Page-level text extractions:
——

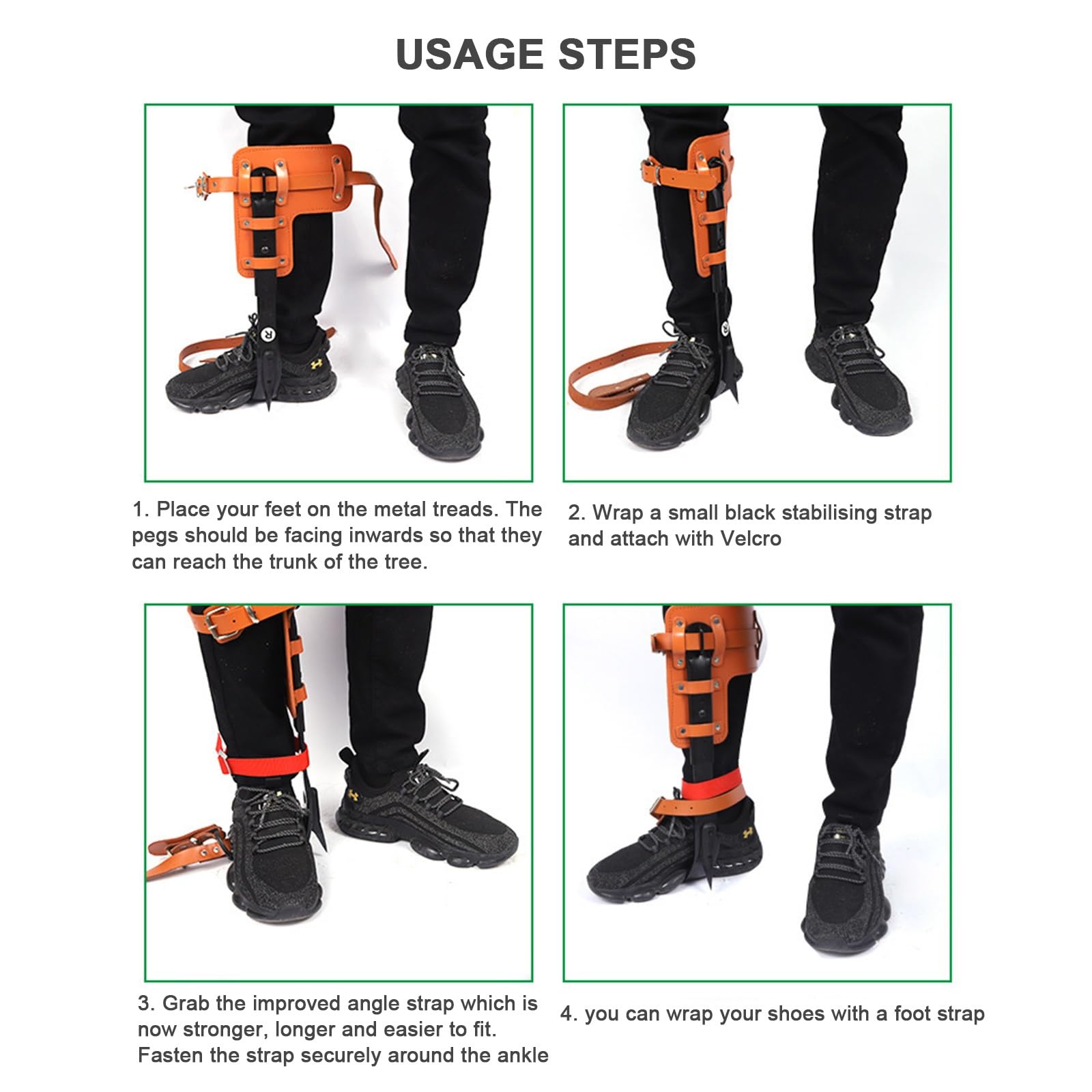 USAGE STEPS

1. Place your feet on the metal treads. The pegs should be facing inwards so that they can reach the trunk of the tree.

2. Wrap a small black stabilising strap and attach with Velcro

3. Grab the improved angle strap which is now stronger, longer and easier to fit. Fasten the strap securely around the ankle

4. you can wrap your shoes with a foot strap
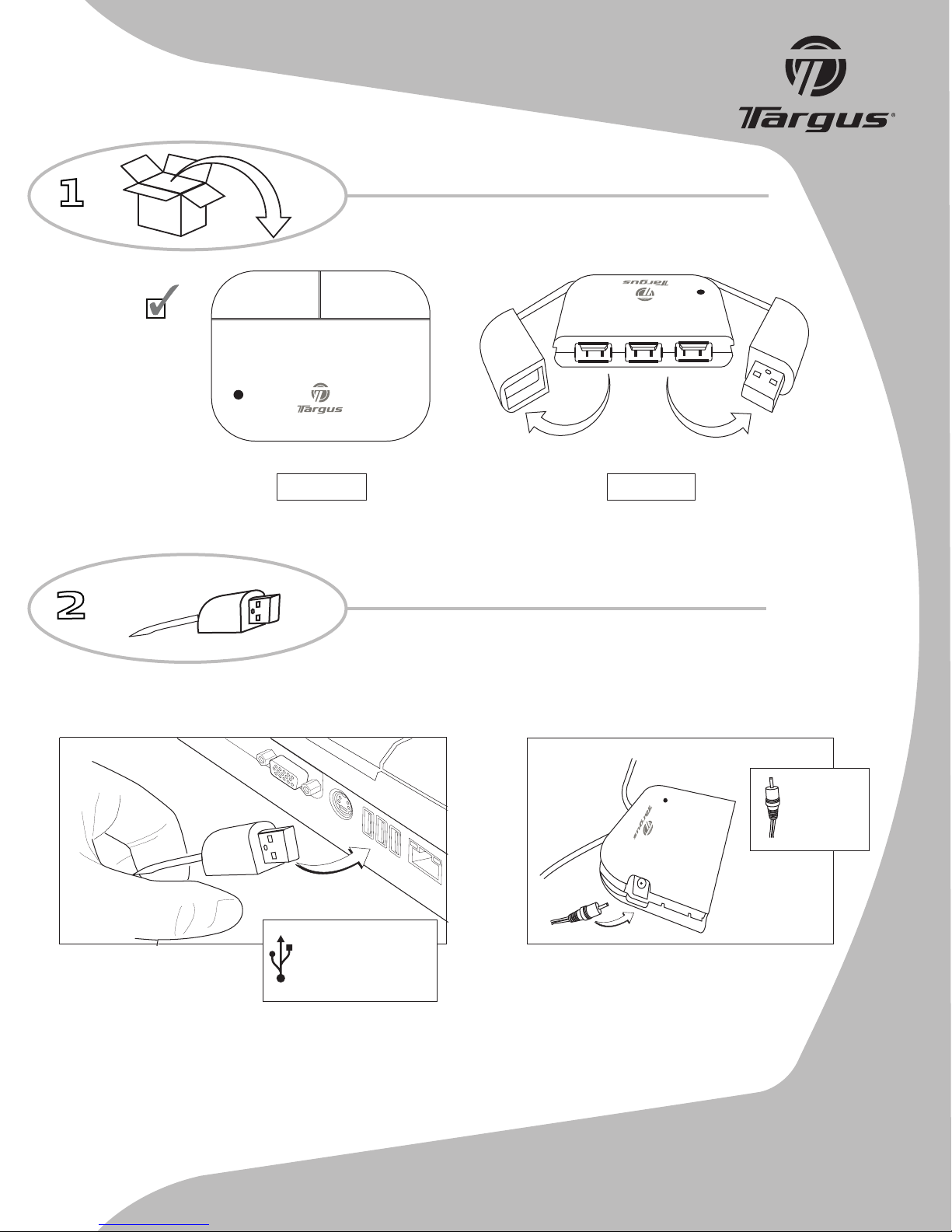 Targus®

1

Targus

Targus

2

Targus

——

**EXERCISE INSTRUCTIONS:**
A faithful reproduction of every entry, with no pictures, is the expected answer.

**EXPECTED ANSWER:**
 USAGE STEPS

1. Place your feet on the metal treads. The pegs should be facing inwards so that they can reach the trunk of the tree.

2. Wrap a small black stabilising strap and attach with Velcro

3. Grab the improved angle strap which is now stronger, longer and easier to fit. Fasten the strap securely around the ankle

4. you can wrap your shoes with a foot strap
 Targus®

1

Targus

Targus

2

Targus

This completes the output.